Le tragedie di Maria non sono finite: rischia la morte a causa di un aborto che si è procurata, è continuamente picchiata e tradita dal marito, da cui è sempre più distante, e – proprio quando capisce che l’unica possibilità di salvezza sta nell’amore che può dare a suo figlio e che da lui può ricevere – il suo bambino le viene strappato, mentre su tutto incombe costantemente l’ombra dell’amante della madre, suo antico carnefice. Eppure, il libro si chiude con un bagliore di serenità.

Questo volume è nato nel contesto dell’attività di Vera Ambra di ascolto e difesa delle donne vittime di abusi e violenze di vario tipo e dall’incontro con la donna che ne è stata protagonista, a cui l’autrice dà il nome di Maria. Una tragica storia vera che testimonia le condizioni di disagio e degrado che l’esistenza umana può subire nel nostro Paese, anche al nostro tempo, corredata di un’Appendice che raccoglie i commenti di una specialista che nel suo mestiere si confronta con storie come questa (la pedagogista Valeria Lo Bianco) e di uno scrittore che conosce il contesto geografico e sociale in cui la vicenda si svolge (Erberto Accinni).
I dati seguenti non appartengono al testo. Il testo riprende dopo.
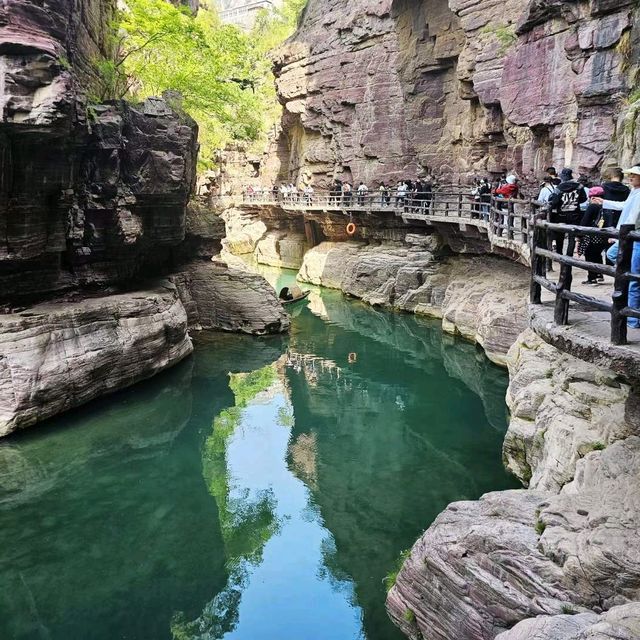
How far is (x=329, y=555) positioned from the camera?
895 centimetres

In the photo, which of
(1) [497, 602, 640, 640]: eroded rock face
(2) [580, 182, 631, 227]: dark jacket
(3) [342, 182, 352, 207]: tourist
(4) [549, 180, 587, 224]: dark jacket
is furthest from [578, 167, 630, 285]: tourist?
(3) [342, 182, 352, 207]: tourist

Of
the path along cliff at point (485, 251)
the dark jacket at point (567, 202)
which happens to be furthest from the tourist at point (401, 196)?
the dark jacket at point (567, 202)

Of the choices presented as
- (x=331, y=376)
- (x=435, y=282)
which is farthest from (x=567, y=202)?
(x=435, y=282)

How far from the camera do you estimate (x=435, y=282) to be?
2467cm

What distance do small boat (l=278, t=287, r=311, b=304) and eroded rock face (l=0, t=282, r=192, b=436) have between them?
34.6 feet

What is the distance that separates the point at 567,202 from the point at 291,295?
19.4 metres

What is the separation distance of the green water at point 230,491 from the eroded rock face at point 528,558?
1526 millimetres

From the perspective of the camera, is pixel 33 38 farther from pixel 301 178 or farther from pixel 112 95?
pixel 301 178

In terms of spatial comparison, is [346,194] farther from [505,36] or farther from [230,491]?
[230,491]

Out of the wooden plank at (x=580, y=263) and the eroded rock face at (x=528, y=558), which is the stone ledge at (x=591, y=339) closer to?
the wooden plank at (x=580, y=263)

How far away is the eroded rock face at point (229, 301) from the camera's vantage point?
21.4 metres

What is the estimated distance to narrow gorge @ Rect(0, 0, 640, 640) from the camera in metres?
6.01

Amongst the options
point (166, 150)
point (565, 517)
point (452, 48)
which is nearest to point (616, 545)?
point (565, 517)

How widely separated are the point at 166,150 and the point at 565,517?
573 inches
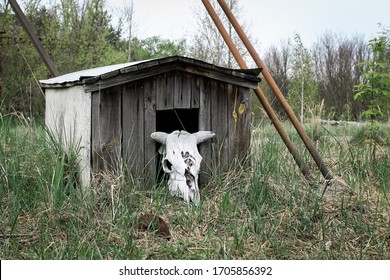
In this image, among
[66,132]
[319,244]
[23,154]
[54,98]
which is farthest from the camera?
[54,98]

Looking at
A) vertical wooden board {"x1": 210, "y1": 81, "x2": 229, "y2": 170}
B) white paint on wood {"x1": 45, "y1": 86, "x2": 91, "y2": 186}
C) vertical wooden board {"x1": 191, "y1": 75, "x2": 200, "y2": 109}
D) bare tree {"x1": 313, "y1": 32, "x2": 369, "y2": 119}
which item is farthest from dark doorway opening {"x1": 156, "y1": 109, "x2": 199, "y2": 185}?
bare tree {"x1": 313, "y1": 32, "x2": 369, "y2": 119}

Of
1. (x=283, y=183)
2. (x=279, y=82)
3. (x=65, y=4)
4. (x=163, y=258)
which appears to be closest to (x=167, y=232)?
(x=163, y=258)

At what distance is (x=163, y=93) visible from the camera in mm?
5699

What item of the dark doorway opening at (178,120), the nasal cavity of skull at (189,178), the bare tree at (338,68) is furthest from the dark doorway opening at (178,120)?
the bare tree at (338,68)

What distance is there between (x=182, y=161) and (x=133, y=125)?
2.06 ft

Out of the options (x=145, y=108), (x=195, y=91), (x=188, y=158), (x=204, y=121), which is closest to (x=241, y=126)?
(x=204, y=121)

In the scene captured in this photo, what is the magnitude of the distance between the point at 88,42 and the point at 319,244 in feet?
47.2

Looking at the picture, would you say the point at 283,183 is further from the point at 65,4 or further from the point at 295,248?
the point at 65,4

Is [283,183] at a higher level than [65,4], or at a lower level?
lower

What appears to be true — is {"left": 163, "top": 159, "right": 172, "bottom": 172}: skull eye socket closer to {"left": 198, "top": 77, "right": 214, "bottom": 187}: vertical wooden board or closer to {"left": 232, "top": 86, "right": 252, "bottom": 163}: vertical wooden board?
{"left": 198, "top": 77, "right": 214, "bottom": 187}: vertical wooden board

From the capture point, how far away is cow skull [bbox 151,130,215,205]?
538 cm

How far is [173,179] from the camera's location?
5.45 metres

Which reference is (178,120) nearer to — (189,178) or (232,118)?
(232,118)

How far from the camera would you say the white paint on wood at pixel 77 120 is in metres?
5.34
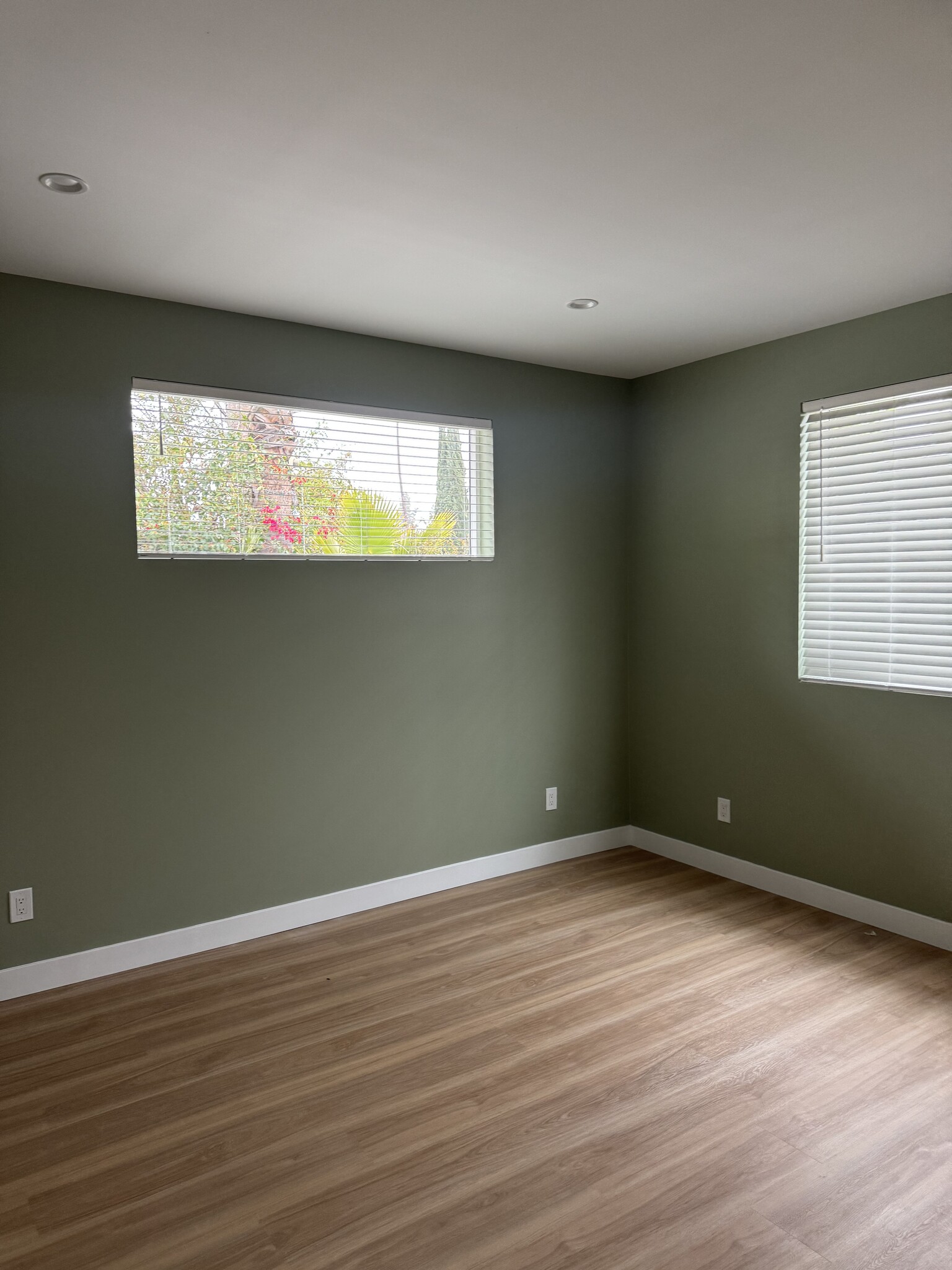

La tematica è, purtroppo, ancora drammaticamente attuale, e questo testo presenta un esempio estremo delle vite spezzate di tutti i bambini che subiscono, fin dalla più tenera età, violenze fisiche e psicologiche da parte di adulti ignoranti e incoscienti che spesso sono stati a loro volta vittime, e ne portano il peso per tutta la vita; ma soprattutto offre una chiara immagine di come una società omertosa, in cui non si può denunciare nulla di quello che si subisce – pena la vergogna, la colpa, l’emarginazione – ingigantisca il danno subìto, rendendo praticamente impossibile uscire da tale tremenda gabbia.

Proprio l’insistenza sull’elemento del silenzio è una costante di tutte le fasi della vicenda di Maria, che però fa intravvedere al lettore – e anche, perché no, alle vittime come lei – che ribellarsi, sfruttando la potente arma della parola, può aprire una speranza di uscirne.

L’autrice

Vera Ambra nasce nel 1950 ad Acireale e opera nel sociale per lungo tempo, a partire dall’attività in ambito ambientalista negli anni ’70, interessandosi poi di situazioni difficili in collaborazione con gli assistenti sociali del Tribunale dei Minori di Catania; parallelamente, oltre a fondare una associazione di volontariato che opera nei quartieri a rischio della città siciliana, collabora con la televisione locale e porta avanti l’attività poetica e artistica dando l’avvio, nel 1993, alla collana editoriale di poesia La luna nel secchio. Nel 2001 Vera Ambra fonda l’Associazione “Akkuaria”, che si occupa di promozione culturale tramite internet, e nel 2012 è nominata Responsabile del Dipartimento Affari Sociali della Provincia di Catania.